After a few hacker attacks, THORChain modified its immune system. In the future, the nodes will have more opportunities to pull the emergency brake in the event of suspicious activities and to protect the network from fraudulent processes. The ace up your sleeve: attacks should be less worthwhile than honest bug bounty work. Meanwhile, it flushes the RUNE course further up after its dive.
The last few weeks have been exciting for the THORChain developers. In July, two hacks revealed significant security flaws in the cross-chain liquidity protocol, which not only affected the price of the native crypto currency RUNE and enriched some hackers, but also scratched the trust of investors in THORChain.

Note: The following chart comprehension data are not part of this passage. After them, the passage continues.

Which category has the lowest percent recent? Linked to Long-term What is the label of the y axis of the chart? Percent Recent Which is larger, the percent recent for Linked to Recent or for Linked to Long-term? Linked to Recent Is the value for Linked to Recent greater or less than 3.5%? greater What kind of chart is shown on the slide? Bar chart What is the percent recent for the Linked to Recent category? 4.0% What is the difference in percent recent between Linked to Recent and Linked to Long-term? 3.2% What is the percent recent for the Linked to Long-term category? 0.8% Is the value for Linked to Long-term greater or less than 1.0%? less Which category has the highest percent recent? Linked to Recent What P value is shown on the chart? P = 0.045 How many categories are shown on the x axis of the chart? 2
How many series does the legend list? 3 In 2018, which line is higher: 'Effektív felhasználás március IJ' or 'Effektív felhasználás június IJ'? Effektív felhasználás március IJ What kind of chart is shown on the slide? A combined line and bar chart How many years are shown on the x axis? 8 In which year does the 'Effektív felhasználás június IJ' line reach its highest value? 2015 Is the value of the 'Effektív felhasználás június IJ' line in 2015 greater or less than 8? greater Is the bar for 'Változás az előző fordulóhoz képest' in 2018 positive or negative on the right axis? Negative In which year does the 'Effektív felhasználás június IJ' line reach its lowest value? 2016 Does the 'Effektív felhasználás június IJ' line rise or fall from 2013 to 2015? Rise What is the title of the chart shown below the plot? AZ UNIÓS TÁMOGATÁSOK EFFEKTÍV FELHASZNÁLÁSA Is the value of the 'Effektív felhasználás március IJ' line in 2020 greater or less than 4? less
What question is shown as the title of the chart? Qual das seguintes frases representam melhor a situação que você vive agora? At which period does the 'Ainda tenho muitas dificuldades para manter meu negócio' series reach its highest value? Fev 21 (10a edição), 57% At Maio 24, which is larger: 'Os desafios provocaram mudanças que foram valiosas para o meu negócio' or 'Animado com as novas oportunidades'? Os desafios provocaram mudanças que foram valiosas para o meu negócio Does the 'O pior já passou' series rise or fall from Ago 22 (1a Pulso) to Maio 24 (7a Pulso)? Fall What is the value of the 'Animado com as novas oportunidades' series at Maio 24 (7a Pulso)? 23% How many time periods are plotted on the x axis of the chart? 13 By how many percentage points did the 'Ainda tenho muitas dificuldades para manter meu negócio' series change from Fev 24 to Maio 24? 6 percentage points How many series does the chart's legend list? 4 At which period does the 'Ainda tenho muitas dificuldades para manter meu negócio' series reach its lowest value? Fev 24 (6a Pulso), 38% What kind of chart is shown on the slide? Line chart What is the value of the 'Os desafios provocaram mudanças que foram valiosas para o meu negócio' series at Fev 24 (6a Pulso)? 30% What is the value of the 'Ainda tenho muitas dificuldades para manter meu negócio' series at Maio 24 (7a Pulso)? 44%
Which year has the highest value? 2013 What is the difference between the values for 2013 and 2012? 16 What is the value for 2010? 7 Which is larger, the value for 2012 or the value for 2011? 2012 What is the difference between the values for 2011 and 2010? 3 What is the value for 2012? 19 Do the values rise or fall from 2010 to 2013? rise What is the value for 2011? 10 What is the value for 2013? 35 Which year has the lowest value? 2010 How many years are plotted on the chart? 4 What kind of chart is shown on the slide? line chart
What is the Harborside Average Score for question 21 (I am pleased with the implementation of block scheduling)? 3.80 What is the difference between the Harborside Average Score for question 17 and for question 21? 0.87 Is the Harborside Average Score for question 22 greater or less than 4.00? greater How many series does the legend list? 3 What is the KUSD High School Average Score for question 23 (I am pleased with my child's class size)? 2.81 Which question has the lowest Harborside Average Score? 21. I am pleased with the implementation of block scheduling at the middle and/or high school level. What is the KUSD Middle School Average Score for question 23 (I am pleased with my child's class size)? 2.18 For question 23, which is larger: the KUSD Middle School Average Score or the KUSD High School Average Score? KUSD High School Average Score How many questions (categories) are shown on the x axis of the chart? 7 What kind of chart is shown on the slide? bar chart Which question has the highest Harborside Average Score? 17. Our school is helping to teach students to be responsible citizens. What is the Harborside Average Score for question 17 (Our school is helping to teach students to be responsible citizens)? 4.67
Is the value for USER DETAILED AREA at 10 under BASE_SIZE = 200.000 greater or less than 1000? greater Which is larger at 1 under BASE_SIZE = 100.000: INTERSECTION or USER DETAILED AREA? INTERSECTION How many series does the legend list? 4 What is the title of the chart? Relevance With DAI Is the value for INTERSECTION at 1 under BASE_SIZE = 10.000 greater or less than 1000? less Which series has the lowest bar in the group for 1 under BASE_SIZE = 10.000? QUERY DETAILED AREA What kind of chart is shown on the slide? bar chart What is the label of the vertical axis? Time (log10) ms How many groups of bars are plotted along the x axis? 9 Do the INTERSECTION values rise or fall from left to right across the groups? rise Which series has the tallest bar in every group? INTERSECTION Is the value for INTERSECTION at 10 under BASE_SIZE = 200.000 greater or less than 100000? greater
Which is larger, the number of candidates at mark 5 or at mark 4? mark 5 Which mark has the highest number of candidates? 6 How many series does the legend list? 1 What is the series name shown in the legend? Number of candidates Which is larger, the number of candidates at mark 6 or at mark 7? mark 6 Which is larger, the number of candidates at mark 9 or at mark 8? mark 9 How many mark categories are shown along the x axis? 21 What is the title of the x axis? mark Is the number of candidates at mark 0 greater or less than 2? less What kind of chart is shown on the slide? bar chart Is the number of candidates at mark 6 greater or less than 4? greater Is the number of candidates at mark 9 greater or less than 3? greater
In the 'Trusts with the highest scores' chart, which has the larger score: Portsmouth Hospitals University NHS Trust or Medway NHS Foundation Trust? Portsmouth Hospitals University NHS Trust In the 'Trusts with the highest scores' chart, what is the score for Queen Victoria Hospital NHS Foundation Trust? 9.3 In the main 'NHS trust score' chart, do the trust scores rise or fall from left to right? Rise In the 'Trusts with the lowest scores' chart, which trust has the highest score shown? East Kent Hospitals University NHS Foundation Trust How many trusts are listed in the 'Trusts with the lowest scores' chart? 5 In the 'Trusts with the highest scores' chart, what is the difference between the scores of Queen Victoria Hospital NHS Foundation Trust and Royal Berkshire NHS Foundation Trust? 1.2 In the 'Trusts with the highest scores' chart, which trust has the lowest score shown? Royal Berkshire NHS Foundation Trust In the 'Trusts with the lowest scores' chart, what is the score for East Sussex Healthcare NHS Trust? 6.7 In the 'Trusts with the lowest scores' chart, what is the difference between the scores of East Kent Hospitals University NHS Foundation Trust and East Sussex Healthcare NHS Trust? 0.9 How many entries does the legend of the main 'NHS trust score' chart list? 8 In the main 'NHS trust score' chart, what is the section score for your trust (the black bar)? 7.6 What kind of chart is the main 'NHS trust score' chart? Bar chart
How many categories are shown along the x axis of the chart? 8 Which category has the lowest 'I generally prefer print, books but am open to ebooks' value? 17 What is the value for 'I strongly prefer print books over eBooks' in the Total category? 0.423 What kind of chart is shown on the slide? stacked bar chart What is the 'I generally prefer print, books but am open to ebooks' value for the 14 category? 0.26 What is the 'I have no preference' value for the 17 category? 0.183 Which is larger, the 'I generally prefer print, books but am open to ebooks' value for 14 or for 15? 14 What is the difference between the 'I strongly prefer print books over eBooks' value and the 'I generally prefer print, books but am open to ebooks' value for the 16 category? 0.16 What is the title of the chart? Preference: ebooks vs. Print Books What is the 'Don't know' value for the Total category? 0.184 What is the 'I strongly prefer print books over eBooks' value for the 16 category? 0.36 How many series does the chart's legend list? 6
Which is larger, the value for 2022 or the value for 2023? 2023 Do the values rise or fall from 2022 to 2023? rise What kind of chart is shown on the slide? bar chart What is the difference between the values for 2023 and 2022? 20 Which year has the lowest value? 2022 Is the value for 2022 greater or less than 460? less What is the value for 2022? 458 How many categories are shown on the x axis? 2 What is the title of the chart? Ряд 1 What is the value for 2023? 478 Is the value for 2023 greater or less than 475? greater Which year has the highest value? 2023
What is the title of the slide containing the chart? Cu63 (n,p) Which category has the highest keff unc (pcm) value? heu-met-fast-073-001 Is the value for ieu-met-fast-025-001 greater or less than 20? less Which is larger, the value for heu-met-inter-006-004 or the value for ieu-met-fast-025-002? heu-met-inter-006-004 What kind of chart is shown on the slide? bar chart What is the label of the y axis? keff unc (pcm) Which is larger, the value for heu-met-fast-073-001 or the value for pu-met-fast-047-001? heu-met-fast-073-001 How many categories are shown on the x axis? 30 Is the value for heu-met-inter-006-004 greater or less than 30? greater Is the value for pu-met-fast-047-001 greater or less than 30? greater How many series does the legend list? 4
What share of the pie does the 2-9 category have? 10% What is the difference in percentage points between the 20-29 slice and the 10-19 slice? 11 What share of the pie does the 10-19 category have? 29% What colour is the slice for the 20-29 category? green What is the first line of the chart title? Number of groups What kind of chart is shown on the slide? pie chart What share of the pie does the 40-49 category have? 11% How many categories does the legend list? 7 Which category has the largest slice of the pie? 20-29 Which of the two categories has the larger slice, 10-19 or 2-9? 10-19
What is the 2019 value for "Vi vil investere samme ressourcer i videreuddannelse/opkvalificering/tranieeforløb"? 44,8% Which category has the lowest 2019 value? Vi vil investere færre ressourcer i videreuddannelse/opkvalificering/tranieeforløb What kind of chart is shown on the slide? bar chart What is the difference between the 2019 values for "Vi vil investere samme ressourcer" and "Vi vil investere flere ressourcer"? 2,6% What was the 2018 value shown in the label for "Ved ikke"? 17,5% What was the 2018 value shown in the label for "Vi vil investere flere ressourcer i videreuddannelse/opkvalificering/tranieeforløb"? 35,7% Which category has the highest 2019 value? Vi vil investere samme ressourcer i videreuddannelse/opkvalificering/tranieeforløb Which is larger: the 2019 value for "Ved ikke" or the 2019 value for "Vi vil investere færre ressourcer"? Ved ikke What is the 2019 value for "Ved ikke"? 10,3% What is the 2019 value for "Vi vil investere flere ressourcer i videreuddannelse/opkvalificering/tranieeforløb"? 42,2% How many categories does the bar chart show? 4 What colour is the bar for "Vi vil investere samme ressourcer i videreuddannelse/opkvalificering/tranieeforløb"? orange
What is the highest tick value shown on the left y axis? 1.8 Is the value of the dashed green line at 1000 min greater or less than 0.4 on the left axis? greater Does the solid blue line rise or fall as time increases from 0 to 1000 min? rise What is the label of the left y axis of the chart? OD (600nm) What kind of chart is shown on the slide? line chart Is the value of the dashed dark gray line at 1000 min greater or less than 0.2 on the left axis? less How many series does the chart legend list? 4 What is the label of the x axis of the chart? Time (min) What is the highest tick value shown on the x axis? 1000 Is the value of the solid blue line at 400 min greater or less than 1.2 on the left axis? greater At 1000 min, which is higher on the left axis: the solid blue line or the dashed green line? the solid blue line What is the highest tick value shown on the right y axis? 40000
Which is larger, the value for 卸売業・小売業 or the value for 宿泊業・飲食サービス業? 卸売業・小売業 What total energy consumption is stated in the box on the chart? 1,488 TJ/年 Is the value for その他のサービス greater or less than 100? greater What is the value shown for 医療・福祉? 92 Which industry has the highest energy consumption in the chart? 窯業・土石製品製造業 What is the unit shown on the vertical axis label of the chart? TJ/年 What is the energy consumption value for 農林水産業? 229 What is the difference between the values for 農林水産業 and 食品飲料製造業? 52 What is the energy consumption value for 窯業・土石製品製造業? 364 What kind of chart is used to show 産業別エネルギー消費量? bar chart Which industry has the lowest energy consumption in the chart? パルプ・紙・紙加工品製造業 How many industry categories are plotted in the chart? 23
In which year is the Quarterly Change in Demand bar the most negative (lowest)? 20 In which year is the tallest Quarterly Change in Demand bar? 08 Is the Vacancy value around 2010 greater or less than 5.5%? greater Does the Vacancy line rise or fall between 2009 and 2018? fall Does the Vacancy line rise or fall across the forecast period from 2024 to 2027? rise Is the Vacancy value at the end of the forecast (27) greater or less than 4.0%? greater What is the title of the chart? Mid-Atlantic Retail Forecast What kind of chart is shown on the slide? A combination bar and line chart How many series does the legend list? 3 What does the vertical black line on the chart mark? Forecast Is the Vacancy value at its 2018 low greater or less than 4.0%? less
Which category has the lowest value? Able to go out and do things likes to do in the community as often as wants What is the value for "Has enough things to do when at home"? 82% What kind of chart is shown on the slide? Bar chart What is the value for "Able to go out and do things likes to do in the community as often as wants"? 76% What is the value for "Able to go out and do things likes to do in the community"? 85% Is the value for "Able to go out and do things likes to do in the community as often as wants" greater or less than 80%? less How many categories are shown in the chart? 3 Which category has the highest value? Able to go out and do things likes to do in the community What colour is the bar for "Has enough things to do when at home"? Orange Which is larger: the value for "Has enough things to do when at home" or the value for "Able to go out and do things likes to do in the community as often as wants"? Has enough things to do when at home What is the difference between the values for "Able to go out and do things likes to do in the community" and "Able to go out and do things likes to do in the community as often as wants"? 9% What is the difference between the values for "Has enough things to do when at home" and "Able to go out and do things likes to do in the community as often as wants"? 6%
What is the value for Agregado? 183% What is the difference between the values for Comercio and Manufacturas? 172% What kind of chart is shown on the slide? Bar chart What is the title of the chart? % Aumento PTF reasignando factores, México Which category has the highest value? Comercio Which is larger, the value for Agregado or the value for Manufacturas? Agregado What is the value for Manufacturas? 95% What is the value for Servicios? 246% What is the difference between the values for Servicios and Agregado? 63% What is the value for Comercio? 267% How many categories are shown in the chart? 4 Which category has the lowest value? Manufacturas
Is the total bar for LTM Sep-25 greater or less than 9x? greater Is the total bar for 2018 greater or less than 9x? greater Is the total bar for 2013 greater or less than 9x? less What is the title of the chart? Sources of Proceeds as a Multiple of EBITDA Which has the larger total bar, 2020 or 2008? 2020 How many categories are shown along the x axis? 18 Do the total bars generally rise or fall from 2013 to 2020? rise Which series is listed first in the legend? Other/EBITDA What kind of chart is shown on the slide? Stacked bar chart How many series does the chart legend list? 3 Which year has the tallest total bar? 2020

The thriller about the “self-service store” THORChain seems to have been told.
You cannot prevent cybercrime, but you can at least adjust the adjusting screws so that the attack vectors are reduced. Accordingly, THORChain has reacted to the hacks of the past time and has now announced a “series of changes” that are intended to make the protocol “less sensitive to attacks” and to enable nodes to “react more quickly” in suspected cases. In return, nodes are given more authority, while the network status is checked more frequently “and the funds that leave the system are throttled”. The changes are ultimately intended to “make any attacker consider an attack on THORChain not even worth trying”. Instead, they should “just apply for a bounty and get paid”.
THORChain creates a safety net
With an automatic credit check, Nodes will in future counter-check wallet stocks and report “negative deviations between the on-chain account balance and what THORChain thinks”. Incoming transfers are totaled and then deducted from the total amount of outgoing transactions. The nodes communicate noticeable deviations to the network. With a two-thirds majority, all deposits and withdrawals are automatically stopped. The scan takes place automatically every one to two minutes.
In addition, there is also a “proactive mode” in which nodes carry out the credit checks. This mode is “more powerful and is intended to catch bankruptcies before they occur”. If a node tries to sign an outgoing transaction (txOut), it first calculates “whether the vault will become insolvent by executing the txOut”. If so, he denies authorization and “files for bankruptcy”.
With the “granular network pause control”, individual actions on a network can also be frozen in the future without bringing block production to a standstill. This allows swaps to be paused and withdrawals to be suspended. As a last resort to halt the network, nodes can also initiate a “timeout” that halts the network for 720 blocks, about an hour. However, this joker should not be used often and should only be drawn when there is a major threat.
Honesty pays off
Another method is the throttling of outgoing transactions, the processing of which can be delayed depending on the volume. The larger the amount of money processed in the blocks, the longer the confirmation takes. While this does not prevent single-handed attacks, it does give the nodes valuable time to react to suspicious incidents:
Had this function (plus node timeouts) been present during the last attacks, the attacker could have been held up for a full 60 minutes, and the nodes could have taken a break and saved the money. Even if the attacker had broken up into much smaller transactions, he could have captured a maximum of 100,000 to 200,000 US dollars in the first few minutes. This amount is now less than the bounty they could have won, so they may have thought about simply reporting the bug.
And finally, if all else fails, bots take care of searching for and reporting “abnormal activity”. THORChain has developed a whole arsenal of mechanisms to impregnate the network. How reliable these are remains to be seen. However, the developers seem to have learned their lessons from the “collateral damage” and adapted the node powers to the threats.
THORChain brings the “best armor” out of the closet
However, the increased security has its price. The changes could slow down THORChain a bit in the near future and “have a temporary negative impact on the user experience”. The protocol will probably have to pause more often, and the processing of swaps could also take more time in individual cases than before. As soon as the network is stable, the measures can be “scaled back” over time and the user-friendliness improved again. Until then, the developers are combative: “It is currently a battlefield, and THORChain brings its best armor until the battle is won”.
The RUNE course has not been defeated by the latest incidents without a fight. Since the price crash two weeks ago, RUNE has more than doubled. With currently 6.80 US dollars, there is a hefty plus of 74 percent on the weekly counter.